WE met again on the weary wastes after a time and discussed what we wanted to do.
While Matt took the Ferry back to Waldport to get food and make arrangements with the rural mail carrier to take us to Newport tomorrow, I read and rested on the dune overlooking the bay.
By the time Matt returned, it was getting pretty cold so I changed my mind again and we took a cottage for the night where we could have a safe fire and wash our clothes. Matt washed his breaches in the r [end of page and it stops; I assume “river” but it's a strange stop]




Day 70 Coast Walk entry 13

ENTRY 13
Lots of photos and a break with her usual pattern for the diary. Most entrys are on a single page but this one fills front and back of two pages and has the photos between the two pages. For the first time we actually get discussion of home sites—the reason for the trip. And that she was really looking for a homestead. For those not from Oregon, “Yachats” is pronounced Yaw hots. It is also clear that the mood has improved with the coastal scenery. Re her later comment about the beach as speedway—Oregon beaches were legal highways at least into the 60s, presumably because they provided the only practical level route along much of the coast in the early days.

Stated task 1: According to the diary entry, how is "Yachats" pronounced?

Records supplied:
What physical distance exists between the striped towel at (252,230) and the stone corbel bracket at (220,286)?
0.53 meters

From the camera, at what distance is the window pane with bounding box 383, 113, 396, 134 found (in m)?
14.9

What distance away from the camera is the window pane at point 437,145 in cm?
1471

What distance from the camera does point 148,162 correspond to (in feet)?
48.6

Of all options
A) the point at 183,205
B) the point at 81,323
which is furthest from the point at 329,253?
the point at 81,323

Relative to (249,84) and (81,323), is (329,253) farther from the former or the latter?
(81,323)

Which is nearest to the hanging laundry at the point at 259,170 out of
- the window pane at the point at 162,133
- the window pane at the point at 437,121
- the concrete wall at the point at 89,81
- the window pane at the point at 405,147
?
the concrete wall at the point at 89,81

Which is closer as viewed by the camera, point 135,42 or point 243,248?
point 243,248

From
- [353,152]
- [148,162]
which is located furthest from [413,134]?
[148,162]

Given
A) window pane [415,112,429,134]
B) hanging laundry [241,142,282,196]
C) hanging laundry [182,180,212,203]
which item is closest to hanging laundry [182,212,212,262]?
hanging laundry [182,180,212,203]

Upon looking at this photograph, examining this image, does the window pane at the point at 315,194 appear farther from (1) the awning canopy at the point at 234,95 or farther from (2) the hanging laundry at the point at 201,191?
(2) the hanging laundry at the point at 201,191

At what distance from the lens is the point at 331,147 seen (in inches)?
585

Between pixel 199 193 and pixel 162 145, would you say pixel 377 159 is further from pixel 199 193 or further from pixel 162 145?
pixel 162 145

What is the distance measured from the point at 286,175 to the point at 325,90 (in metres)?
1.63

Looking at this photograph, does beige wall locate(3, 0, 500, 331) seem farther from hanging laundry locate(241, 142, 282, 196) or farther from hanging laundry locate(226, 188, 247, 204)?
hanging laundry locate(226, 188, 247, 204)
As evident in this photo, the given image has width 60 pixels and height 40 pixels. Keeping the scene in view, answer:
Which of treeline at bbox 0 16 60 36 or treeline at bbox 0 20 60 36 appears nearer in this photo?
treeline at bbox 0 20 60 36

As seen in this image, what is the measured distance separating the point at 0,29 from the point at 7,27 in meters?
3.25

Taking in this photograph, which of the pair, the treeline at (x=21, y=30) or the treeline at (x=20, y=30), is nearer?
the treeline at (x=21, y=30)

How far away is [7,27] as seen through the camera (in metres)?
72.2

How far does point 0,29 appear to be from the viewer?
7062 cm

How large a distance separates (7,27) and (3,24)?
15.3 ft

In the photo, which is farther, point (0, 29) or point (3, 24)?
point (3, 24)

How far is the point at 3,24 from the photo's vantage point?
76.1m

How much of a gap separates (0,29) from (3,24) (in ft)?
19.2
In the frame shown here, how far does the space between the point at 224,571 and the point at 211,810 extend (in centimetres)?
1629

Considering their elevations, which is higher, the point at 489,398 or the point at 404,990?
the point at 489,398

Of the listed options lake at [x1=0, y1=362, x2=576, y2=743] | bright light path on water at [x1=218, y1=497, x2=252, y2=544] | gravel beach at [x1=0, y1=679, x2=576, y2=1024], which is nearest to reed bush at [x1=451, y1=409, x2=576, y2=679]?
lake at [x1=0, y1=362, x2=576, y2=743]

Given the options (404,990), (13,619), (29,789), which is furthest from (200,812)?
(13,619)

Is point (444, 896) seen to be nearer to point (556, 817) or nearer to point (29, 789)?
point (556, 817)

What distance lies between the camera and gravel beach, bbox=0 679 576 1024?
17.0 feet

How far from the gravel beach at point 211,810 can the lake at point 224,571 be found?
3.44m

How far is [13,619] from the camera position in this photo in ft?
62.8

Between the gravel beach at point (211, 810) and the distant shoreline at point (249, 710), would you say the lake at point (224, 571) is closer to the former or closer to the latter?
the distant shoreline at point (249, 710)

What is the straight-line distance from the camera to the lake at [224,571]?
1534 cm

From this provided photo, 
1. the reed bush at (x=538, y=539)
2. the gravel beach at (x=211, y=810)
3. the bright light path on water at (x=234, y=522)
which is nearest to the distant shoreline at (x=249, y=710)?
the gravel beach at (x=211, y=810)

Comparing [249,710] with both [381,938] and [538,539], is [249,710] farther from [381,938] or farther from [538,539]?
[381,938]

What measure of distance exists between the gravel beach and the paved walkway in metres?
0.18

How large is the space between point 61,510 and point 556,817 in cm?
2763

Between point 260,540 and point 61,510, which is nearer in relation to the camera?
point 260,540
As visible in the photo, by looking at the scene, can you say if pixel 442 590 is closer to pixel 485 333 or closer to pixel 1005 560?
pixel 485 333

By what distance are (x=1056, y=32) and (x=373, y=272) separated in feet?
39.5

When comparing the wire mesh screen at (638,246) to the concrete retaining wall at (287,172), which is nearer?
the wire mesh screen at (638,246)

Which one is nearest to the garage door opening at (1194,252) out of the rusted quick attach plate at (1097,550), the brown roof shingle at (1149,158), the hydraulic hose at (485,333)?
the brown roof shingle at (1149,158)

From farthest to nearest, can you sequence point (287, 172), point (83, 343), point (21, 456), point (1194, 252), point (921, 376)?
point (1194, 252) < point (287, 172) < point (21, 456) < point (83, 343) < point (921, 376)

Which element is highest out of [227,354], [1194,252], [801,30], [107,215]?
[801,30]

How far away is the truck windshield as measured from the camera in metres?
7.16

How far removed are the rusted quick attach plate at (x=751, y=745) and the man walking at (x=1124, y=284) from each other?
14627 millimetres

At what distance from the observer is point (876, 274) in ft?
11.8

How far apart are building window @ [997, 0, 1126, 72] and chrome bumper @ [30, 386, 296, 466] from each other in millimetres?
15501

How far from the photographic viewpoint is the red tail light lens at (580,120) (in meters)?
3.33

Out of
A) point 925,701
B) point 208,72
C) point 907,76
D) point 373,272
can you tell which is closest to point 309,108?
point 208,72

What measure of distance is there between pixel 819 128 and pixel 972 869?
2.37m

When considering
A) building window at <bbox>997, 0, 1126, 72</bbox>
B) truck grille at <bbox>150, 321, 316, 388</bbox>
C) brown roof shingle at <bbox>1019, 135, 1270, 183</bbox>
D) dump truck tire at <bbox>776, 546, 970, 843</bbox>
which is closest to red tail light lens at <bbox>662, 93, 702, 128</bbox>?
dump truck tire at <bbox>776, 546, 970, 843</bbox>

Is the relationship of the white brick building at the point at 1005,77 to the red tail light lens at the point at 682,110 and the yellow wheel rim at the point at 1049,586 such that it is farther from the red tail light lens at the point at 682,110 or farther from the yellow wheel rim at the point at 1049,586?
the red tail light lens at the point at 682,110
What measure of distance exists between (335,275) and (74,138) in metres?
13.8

Stated task 2: Select every line of the records that contains the word "water".

Task result 1: Yaw hots.

Task result 2:
Of the listed options lake at [x1=0, y1=362, x2=576, y2=743] | bright light path on water at [x1=218, y1=497, x2=252, y2=544] | gravel beach at [x1=0, y1=679, x2=576, y2=1024], which is nearest to reed bush at [x1=451, y1=409, x2=576, y2=679]?
3. the bright light path on water at (x=234, y=522)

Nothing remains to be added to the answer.